Here is the part most contractors get wrong. Missing the benchmark is not a violation. It does not carry a penalty. It does not put a finding on your record. The benchmark is a target, not a quota. The regulation says so in plain words.
What a miss actually does is point a light at one thing: your outreach. Did you do the work to find and recruit veterans? Can you show it? A missed benchmark is a prompt to look at your recruitment and write a better plan. That is the whole job in front of you.
This guide walks you through that fix. We will cover what the benchmark really means, why a miss is not the disaster you fear, and how to turn that gap into a written outreach plan you can stand behind. Two other guides own the parts next to this one. Our guide on what contractors track for the OFCCP benchmark covers the math. Our guide to building good-faith-effort outreach records covers the file itself. This one covers the plan you build after the miss. We are not lawyers and this is not legal advice. Confirm the live numbers and your own duties with OFCCP or your counsel.
Is missing the veteran hiring benchmark a violation?
No. And it helps to read the rule in its own words.
The veteran hiring benchmark comes from VEVRAA, the law that asks federal contractors to recruit and hire protected veterans. The rule on the benchmark is 41 CFR 60-300.45. It tells contractors to set a benchmark every year. It does not tell them they must hit it.

(Data entries)
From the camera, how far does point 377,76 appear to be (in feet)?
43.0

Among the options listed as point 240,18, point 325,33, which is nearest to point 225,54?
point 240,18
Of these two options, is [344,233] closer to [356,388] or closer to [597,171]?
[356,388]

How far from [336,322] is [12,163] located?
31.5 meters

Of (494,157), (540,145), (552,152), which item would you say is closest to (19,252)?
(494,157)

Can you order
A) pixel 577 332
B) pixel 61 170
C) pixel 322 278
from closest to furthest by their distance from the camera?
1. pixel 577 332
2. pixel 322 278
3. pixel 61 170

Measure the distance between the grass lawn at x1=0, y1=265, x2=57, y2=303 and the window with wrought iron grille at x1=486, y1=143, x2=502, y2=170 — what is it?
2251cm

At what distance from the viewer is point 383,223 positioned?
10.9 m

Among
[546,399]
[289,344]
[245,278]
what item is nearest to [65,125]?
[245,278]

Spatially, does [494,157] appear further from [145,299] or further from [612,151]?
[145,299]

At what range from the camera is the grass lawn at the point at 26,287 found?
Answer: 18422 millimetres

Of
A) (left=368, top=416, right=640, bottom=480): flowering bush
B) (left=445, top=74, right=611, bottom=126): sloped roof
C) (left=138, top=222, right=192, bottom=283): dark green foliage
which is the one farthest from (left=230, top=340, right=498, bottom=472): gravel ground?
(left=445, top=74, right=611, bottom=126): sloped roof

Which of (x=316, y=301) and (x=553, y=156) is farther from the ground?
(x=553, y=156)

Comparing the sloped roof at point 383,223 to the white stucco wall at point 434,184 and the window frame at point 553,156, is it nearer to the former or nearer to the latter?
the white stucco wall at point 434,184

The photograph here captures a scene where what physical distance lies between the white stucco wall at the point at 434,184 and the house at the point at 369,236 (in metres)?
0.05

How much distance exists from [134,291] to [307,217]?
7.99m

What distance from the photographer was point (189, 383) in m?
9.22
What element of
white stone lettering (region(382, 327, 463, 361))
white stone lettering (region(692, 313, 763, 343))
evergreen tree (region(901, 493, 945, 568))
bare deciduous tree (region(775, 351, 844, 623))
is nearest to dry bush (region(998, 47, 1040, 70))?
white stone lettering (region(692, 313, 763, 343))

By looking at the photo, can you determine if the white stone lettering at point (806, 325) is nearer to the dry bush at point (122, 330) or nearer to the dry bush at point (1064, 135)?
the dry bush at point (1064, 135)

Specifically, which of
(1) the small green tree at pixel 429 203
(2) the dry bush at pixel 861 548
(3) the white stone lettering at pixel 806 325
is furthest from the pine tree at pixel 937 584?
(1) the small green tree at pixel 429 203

GOAL.
Reproduce the portion of the guide on the veteran hiring benchmark starting at "Here is the" and ending at "in plain words.", swapping "target" for "goal".

FULL OUTPUT.
Here is the part most contractors get wrong. Missing the benchmark is not a violation. It does not carry a penalty. It does not put a finding on your record. The benchmark is a goal, not a quota. The regulation says so in plain words.